By CHUCKIE MAGGIO
The era of Zoom recruiting is almost over, a time where coaches cannot see prospects in person and recruits cannot officially visit the campuses they will live for the next two, three, four years. The recruiting dead period ends on June 1, when coaches and players alike will hit the road again to see the finest camps and competition the amateur circuit has to offer.
Linton Brown is one of the last commitments the staff will sell to SBU only virtually, a relatively trivial COVID-19 pandemic consequence that nonetheless affected the sport. His recruitment, closed by head coach Mark Schmidt, was sealed with a pitch he couldn’t refuse. Even with a Pitino in pursuit, the Floridian appropriately announced in a poolside news segment that he was heading to SBU.
Bona has preached patience to many of this year’s pledges. If you’re willing to spend most of the game on the bench this year and learn from a battle-tested starting five, they’re told, you’ll reap the benefits and compete for 30-plus minutes in Year Two.
But Brown’s situation as a junior college transfer, an NJCAA All-American, led to a different tune. The Bona staff, he says, foresees a prominent spot in the rotation.
“They want me to come in and win newcomer of the year, average the most points and 3-point attempts,” Brown said.
The Atlantic 10 award, of course, is Rookie of the Year and is presented to the league’s top freshman, but the sentiment rings the same. Even with the shortest of benches, Bona still lost 483 minutes played when each remaining reserve entered the transfer portal at season’s end. That figure doesn’t include the 64 minutes Anthony Roberts logged in his three-game stint, when Bona was building Roberts up for a legitimate rotation role.

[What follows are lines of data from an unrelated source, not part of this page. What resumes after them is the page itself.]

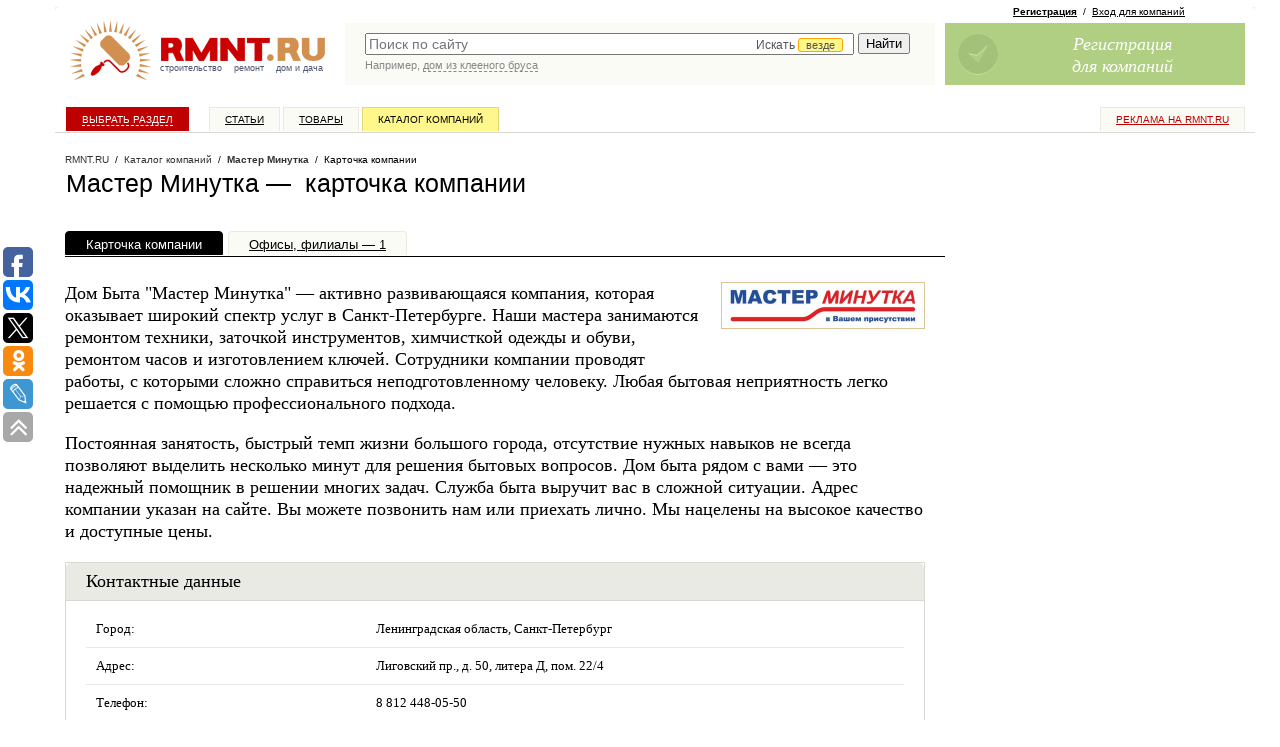

--- FILE ---
content_type: text/javascript; charset=windows-1251
request_url: https://www.rmnt.ru/ajax/rmnt_special.php?category=&r=0.04718366506429472
body_size: 2510
content:
document.writeln('<table cellspacing="0" class="rr0"><tr><td class="rr1 rr-specialize"><div class="specialize">');
document.writeln('<div class="specialize-mark z"><div class="specialize-text">Специальное предложение</div></div>');
document.writeln('<div class="specialize-item z">\n<h3><a href="https://www.rmnt.ru/catalog/isolation_heatinsulation/1855252.htm">Каолиновая теплоизоляционная плита КТП&#45;70</a></h3>\n<div class="specialize-image" style="background: #ffffff url(\'https://www.rmnt.ru/pub/offers/2f/MK/2fMKJmtv.jpg\') no-repeat scroll center center"><a href="https://www.rmnt.ru/catalog/isolation_heatinsulation/1855252.htm" title="Каолиновая теплоизоляционная плита КТП&#45;70"><img style="width: 100px; height: 100px;" src="/i/t.gif"></a></div>\n<div class="specialize-description z">\nПлиты каолиновые уплотненные высокотемпературные марки КТП, изготавливают из муллитокремнеземистого волокна с добавлением неорганического связующего методом&#8230;\n</div>\n<div class="specialize-info z">\n<span class="small-normal specialize-price">7&nbsp;840 руб</span>\n<div class="more-more specialize-more"><a href="https://www.rmnt.ru/catalog/isolation_heatinsulation/1855252.htm">Купить</a></div>\n</div>\n</div>');
document.writeln('</div></td><td class="rr2">&nbsp;</td><td class="rr3 rr-specialize"><div class="specialize">');
document.writeln('<div class="specialize-mark z"><div class="specialize-text">Специальное предложение</div></div>');
document.writeln('<div class="specialize-item z">\n<h3><a href="https://www.rmnt.ru/catalog/machinery_warmers_electro/1892490.htm">Тепловая электрическая пушка Ресанта ТЭП&#45;5000К</a></h3>\n<div class="specialize-image" style="background: #ffffff url(\'https://www.rmnt.ru/pub/offers/YK/vf/YKvfddfi.jpg\') no-repeat scroll center center"><a href="https://www.rmnt.ru/catalog/machinery_warmers_electro/1892490.htm" title="Тепловая электрическая пушка Ресанта ТЭП&#45;5000К"><img style="width: 100px; height: 100px;" src="/i/t.gif"></a></div>\n<div class="specialize-description z">\nМощность 5 кВт; Частота сети, Гц 50; Номинальная мощность 1 режим 30Вт / 2 режим 2500Вт / 3 режим 5000Вт; Вес 8,5 кг; Поток воздуха 400 (м3/ч); Напряжение&#8230;\n</div>\n<div class="specialize-info z">\n<span class="small-normal specialize-price">6&nbsp;490 руб</span>\n<div class="more-more specialize-more"><a href="https://www.rmnt.ru/catalog/machinery_warmers_electro/1892490.htm">Купить</a></div>\n</div>\n</div>');
document.writeln('</div></td></tr></table>');


--- FILE ---
content_type: application/javascript;charset=utf-8
request_url: https://w.uptolike.com/widgets/v1/version.js?cb=cb__utl_cb_share_1768384496503831
body_size: 396
content:
cb__utl_cb_share_1768384496503831('1ea92d09c43527572b24fe052f11127b');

Former George Mason guard Tyler Kolek attempted 148 3-pointers in 22 games last season, the most among league newcomers. Only Bones Hyland shot more 3s than the Patriots freshman. In a full 2019-20 season, former George Washington Colonial Jamison Battle paced the conference with eight 3-point tries a night in his freshman campaign.
A newcomer tends to announce his presence in the A-10 by letting long-range shots fly. Brown may not set the standard for the entire league, but perimeter shooting promises to be a staple of his game, although not the only aspect of an arsenal that hinges on team need. Brown’s rebounding and assist numbers, in addition to his scoring clip, improved during Indian River’s 12-game conference slate.
“I can fit a role,” Brown remarked. “Any role you give me. If you want me to score, you want me to pass, you want me to just rebound, I’m willing to do that. I can really do a little bit of everything, so I feel like I can fit the situation.”
Brown was a McDonald’s All-American Game nominee out of Wellington High School, was named an NJCAA All-American last week and already held conference and region Player of the Year honors. But individual accolades, he acknowledged, “mean nothing if my team’s not winning,” and his teams have done nothing to spoil his personal honors.
Indian River hadn’t appeared in the NJCAA National Tournament, let alone the Elite Eight, before last month. It dispatched the College of Southern Idaho and Dawson Community College by double-digit margins in the opening rounds before falling to Chipola College by just three. Brown, the 2018 Sun Sentinel Palm Beach County Player of the Year, also led Wellington to the state final as a senior.
“Man, the Bonnies are getting a humble dude in Linton Brown,” said Tulsa commit Tim Dalger, a friend of Brown’s who played for nearby Calvary Christian Academy in Ft. Lauderdale before also becoming a junior college product. “Someone who’s gotten through a lot of adversity and continued to keep his head down and work for it. Linton won’t take no for an answer and will be determined to create playing time for himself until he’s one of the team’s leaders.”
Adversity struck Brown in spades as a high schooler, including his mother Eloise’s breast cancer battle. After receiving a clean bill of health in December 2018, Eloise assumed a vesting interest in her son’s recruiting process. The Bona staff, which carries a sterling reputation pitching parent and player, sold the family on a successful two to three years in a brown and white uniform.
“She just told me to go where I love; she’s gonna be on my side either way,” Brown acknowledged with a smile. “She’s like my motivation. My mom struggled for a lot, so I’ve just gotta do the work, trying to make sure she don’t have to ask nobody for nothing.”
The work starts in a little over a month, when Brown reports for his first summer session at St. Bonaventure.